Commodity research house of the year, Asia: Bank of China International
Energy Risk Asia Awards 2019: In-depth local knowledge combined with sophisticated global macro analysis differentiates Chinese bank’s research
Being competitive in commodities research today requires understanding a broader range of market indicators than ever before. A nuanced understanding of global supply-and-demand fundamentals – especially the more opaque ones – remains central. However, the financialisation of some commodity markets means price drivers now derive from a wide array of asset classes. Ascertaining which ones are exerting the strongest influence on commodities prices at any one time is extremely challenging. Additionally, the continuing heavy influence of China requires a deep understanding of Chinese economic policy and corporate sentiment.
Few research teams are expert in all of this, but the market strategy and research team at Bank of China International stands out.
“The combination of our in-depth China knowledge with our global perspective is what differentiates us,” says Xiao Fu, head of commodity markets strategy. “We marry the best of the two worlds.”
For those outside China, the country’s economic policy can be confusing, she notes. Having an ‘insider’s’ understanding of Chinese policy gives her team an advantage over international banks, she believes. For example, on September 16 when China’s central bank lowered the reserve requirement ratio – the reserves that commercial banks are required to keep – it was widely interpreted by mainstream banks as modest monetary easing. However, the BOCI team saw it as a bigger event. “While there was a 50-basis point cut for large banks, there was an additional 100bp for smaller city banks. I think many mainstream banks missed that point,” she says.
The team also strives to achieve a thorough understanding of Chinese government policy on, for example, electric vehicles and initiatives such as Belt and Road – the multi-billion dollar infrastructure project spearheaded by China to improve links between China and the rest of the world.
“Belt and Road is going to reshape the trade flow and supply-and-demand patterns on the global commodities market over the medium to longer term,” Fu says. Her team has carried out extensive research into how the initiative will affect the supply and demand of commodities, looking into which regions are resource-rich and how, for example, newly expanded ports in Sri Lanka and Pakistan might open up new trade routes.

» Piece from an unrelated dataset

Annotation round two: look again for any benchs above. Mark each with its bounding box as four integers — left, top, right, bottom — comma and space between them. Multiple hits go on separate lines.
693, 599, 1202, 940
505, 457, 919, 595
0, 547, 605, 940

Additionally, the research team has close links with Chinese corporates, thanks to BOCI’s many longstanding relationships in onshore China. This enables the firm to cross-check their fundamental macro demand analysis with corporations on the ground. “Our research is all channel-checked with our local contacts, so we really do our homework,” Fu adds.
The combination of our in-depth China knowledge with our global perspective is what differentiates us. We marry the best of the two worlds
Xiao Fu, Bank of China International
Meanwhile, the bank differentiates itself from its Chinese competitors by its strong analysis capability and global perspective. “Chinese banks tend to focus only on China. But for us we want to be the international face for Bank of China, so we need a good global perspective,” says Fu.
The team has developed a global supply-and-demand model for all major commodities. The supply side breaks each commodity into regions and is very granular, while the demand side takes in macro economic indicators as well as bottom-up analysis with firms to cross-check. Data from sources such as the US Energy Information Administration and the Commodity Futures Trading Commission’s Commitment of Traders report feeds directly into the team’s reports, updating them automatically.
In the last year, BOCI has broadened its coverage to include bulk commodities and also deepened its analysis of energy, base metals and precious metals markets, says Fu. In particular, it has applied machine learning techniques to its research. A major example of this is the ‘Animal Spirit’ index. This is a dynamic index with 27 different underlyings that include commodities, equities, currencies and rates. It uses artificial intelligence to weight the underlyings and quantify market sentiment.
“The model comes up with a number between +10 (meaning most bullish) and –10 (most bearish) to enable you to see whether the market is bullish or bearish and to what degree,” says Fu. “Combining this with our analysis of commodities fundamentals, we can derive our directional view.”
The team has already used the model to make some prescient calls that went against consensus. For example, in the fourth quarter of last year when oil prices started to sell off, not many people expected a collapse. But the model showed market sentiment in other asset classes to be very bearish. “That was a big surprise for me,” says Fu. “I thought oil prices may be already sold, but the model indicated further weakness ahead and I was able to inform clients of what the model suggested.”
Indeed, between October 3 and December 24, 2018, oil prices dropped 41% from $86.30 a barrel (/bbl) to $50.80/bbl.
As the financialisation of oil markets creates stronger links between commodities and other asset classes, Fu believes this model will provide greater and more useful insights. “Sometimes the fundamentals of the commodities markets really dictate price movements, but other times wider market behaviour is the driving force, so those sentiment indicators can be extremely useful.”
The team also correctly predicted the timing of this year’s gold rally, estimating that prices would surpass $1,500 an ounce. This followed its influential article on the impact of Belt and Road on gold that was published in October 2018 in the World Gold Council’s magazine.
“We’re very proud of this article due to its strategic value and the unique insight it gives into gold and commodities,” says Fu.